Question related to: gate 2008_67
Here is the question:
https://gateoverflow.in/490/gate2008_67?show=61309#c61309
"So, in the given question, a main memory page frame is fetched with 24 bits of address and 12 offset bits, while the page frame corresponding to a third level page will be fetched using 25 bits of address and 11 offset bits (9 bits from VA + 2 bits for 4 bytes of PTE)."
So is my following conclusion correct(and consequently the understanding of the concept)?
1) There are 2^25 3rd level page tables.
2)There are still 2^9 entries in each 3rd level page table,but each page entry has 4 bytes,so offset(the size) becomes 2^11, and 4 bytes is 32 bits, we are using only 24 bits out of 32 for addressing page frames?

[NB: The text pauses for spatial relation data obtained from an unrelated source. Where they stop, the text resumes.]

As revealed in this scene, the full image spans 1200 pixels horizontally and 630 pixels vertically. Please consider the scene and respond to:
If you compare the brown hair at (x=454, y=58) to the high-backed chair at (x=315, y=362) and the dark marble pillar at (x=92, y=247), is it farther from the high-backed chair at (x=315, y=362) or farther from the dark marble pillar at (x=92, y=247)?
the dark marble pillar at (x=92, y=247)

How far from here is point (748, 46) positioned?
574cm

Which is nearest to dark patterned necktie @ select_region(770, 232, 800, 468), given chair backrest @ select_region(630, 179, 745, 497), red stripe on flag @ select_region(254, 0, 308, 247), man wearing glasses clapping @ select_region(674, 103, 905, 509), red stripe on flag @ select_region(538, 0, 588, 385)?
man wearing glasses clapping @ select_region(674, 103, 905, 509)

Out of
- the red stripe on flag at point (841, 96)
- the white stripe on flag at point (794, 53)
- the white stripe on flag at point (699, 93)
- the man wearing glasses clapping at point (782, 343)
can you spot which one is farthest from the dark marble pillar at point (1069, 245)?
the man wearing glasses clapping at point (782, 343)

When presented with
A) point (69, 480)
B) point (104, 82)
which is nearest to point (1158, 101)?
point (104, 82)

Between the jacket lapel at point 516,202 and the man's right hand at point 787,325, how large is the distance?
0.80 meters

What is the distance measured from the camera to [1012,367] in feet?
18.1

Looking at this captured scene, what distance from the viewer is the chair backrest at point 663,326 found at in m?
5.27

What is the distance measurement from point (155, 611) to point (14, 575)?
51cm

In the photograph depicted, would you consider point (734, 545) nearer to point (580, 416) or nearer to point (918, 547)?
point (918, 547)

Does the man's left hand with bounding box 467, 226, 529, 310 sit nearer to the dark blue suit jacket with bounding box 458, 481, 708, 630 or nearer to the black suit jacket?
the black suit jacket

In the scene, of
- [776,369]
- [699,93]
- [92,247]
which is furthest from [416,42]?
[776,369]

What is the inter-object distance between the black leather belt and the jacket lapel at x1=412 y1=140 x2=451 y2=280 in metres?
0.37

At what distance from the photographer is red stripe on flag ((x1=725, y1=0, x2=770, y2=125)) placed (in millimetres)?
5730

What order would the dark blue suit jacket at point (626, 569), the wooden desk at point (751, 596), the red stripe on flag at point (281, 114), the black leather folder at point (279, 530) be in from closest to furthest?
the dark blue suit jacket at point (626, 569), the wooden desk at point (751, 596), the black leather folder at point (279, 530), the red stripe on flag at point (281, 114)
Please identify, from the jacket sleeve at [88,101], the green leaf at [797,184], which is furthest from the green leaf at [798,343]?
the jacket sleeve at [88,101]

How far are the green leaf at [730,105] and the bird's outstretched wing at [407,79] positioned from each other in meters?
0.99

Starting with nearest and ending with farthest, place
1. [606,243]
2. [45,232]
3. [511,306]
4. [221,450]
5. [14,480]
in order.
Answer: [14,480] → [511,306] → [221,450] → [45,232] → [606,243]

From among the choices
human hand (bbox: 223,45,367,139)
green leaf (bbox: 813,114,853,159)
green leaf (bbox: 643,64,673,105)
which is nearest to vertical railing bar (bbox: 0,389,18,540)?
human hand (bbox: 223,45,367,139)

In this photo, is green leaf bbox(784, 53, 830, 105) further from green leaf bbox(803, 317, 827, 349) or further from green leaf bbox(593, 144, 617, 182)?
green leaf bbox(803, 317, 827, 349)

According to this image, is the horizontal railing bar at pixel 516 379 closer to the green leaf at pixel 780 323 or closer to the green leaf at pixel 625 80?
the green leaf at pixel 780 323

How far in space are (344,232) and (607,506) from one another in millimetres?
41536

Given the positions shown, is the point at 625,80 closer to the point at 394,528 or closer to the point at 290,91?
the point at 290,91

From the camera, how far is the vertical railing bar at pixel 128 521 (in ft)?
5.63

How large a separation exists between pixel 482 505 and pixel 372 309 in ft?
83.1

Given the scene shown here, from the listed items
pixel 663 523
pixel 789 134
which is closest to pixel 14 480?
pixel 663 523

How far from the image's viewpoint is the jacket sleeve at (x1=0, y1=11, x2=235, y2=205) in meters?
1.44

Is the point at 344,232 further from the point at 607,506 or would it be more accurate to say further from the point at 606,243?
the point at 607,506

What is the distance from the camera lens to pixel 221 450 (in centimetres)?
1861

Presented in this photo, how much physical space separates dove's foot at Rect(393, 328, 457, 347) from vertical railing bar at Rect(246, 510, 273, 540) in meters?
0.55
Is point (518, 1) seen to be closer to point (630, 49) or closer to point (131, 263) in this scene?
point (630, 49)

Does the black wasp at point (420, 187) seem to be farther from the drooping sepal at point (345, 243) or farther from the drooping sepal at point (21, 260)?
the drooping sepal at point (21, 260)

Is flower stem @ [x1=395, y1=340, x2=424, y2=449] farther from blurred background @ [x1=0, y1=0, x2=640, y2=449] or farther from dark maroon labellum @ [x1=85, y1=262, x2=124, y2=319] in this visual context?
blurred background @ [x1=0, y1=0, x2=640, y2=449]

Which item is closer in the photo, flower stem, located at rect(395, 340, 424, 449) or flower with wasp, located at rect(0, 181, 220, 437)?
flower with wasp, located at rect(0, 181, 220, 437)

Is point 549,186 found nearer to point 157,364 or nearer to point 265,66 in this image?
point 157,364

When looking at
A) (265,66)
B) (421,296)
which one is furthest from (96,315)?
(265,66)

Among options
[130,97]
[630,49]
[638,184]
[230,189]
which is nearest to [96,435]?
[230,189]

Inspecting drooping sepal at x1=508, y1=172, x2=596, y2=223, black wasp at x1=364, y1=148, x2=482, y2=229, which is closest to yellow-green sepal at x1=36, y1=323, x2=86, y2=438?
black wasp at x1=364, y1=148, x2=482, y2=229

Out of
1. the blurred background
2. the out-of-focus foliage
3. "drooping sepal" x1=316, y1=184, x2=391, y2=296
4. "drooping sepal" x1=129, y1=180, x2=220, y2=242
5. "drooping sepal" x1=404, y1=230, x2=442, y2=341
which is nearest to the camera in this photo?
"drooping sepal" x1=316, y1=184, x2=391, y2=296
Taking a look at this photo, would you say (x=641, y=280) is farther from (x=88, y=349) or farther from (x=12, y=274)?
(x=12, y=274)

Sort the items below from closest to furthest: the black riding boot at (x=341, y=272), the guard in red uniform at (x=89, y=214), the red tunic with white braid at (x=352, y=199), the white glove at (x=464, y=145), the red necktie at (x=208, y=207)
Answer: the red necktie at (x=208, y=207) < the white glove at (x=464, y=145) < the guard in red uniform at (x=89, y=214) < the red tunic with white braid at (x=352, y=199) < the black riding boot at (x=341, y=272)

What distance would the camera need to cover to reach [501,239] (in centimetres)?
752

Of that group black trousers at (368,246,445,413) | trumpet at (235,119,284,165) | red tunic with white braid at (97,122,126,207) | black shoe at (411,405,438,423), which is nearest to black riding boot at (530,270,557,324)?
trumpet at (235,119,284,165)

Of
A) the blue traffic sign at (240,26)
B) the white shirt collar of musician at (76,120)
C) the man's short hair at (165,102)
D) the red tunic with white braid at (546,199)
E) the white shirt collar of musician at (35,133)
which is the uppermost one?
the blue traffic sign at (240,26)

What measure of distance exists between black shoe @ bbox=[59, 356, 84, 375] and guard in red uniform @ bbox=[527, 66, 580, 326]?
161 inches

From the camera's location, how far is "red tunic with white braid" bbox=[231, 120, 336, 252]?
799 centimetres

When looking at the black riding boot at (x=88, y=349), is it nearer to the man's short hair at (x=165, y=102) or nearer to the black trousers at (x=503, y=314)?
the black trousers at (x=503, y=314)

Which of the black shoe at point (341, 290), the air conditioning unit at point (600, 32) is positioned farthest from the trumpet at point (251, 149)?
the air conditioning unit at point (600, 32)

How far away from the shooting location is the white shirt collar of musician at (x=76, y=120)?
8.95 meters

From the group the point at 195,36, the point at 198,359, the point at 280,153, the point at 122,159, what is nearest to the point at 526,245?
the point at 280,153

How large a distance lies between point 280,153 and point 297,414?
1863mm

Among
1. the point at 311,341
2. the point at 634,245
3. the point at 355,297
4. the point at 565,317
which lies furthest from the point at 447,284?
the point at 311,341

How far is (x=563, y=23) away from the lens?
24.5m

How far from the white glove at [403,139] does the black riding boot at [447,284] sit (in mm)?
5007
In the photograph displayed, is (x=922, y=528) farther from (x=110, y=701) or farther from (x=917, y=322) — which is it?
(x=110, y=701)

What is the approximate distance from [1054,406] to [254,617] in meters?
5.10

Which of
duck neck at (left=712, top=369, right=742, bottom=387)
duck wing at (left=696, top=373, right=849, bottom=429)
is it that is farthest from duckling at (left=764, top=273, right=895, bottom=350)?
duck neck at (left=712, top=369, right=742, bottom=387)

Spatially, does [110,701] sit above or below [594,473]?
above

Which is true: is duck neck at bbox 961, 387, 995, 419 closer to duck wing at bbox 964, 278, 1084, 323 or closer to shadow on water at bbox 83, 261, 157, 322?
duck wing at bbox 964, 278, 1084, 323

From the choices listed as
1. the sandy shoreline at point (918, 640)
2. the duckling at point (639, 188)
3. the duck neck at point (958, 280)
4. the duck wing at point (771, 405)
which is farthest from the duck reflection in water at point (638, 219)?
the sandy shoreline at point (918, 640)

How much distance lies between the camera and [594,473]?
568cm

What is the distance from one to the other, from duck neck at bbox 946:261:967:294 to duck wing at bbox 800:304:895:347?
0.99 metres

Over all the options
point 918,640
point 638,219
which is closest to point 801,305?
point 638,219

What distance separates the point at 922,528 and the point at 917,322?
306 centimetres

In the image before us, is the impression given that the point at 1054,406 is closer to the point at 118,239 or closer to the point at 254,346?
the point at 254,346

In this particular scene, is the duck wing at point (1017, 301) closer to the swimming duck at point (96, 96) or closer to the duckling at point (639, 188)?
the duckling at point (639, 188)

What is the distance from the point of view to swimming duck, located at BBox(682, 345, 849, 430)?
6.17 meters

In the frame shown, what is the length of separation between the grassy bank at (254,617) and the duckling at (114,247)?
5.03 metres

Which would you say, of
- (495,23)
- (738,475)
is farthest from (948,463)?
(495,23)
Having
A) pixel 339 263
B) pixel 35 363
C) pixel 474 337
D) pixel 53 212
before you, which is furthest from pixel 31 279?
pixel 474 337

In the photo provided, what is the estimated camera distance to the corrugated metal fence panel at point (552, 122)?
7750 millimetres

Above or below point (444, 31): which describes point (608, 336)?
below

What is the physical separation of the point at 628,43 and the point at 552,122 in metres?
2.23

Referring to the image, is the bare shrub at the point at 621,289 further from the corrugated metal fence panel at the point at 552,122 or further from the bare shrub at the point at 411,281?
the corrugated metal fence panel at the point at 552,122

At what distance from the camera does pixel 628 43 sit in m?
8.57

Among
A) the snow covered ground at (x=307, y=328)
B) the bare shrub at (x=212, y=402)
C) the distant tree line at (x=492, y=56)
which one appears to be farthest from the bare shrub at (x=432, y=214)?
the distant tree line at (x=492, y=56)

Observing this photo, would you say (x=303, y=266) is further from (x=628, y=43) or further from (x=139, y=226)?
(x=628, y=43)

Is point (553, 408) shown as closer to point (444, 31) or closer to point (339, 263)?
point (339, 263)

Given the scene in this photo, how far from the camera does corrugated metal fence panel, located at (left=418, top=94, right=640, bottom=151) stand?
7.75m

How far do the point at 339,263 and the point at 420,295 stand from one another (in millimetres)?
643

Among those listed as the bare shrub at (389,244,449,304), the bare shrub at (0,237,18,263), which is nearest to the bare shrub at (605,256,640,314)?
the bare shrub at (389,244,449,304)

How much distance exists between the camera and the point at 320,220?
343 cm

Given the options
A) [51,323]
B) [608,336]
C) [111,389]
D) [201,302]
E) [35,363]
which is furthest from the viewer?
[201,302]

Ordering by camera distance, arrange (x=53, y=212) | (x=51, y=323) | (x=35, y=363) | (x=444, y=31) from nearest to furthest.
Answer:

3)There are 2^25 2nd level page tables,There are still 2^9 entries in each 2nd level page table, PTE size is 4 bytes, so 32 bits are present but we are using only 25 bits out of 32 bits to address the 3rd level page tables(because we found out that there are 2^25 3rd level page tables)?
4)There are (2^36/((2^2)*(2^2)))= 2^32 1st level page table,each table has only 4 entries, but each page table entry contains 25 bits to address 2nd level page table?
5) So in layman terms, before we were going from left to right to calculate and splitting up the page tables for virtual address calculation, now we are doing up the reverse, for accommodating the page frames,the no of page tables do not remain the same at various levels,only thing remaining constant is the no of entries of page tables at each level and the PTE size, so we can calculate the offset bit for calculating the no of page tables possible?
Please correct my concept,at any level,where i went wrong.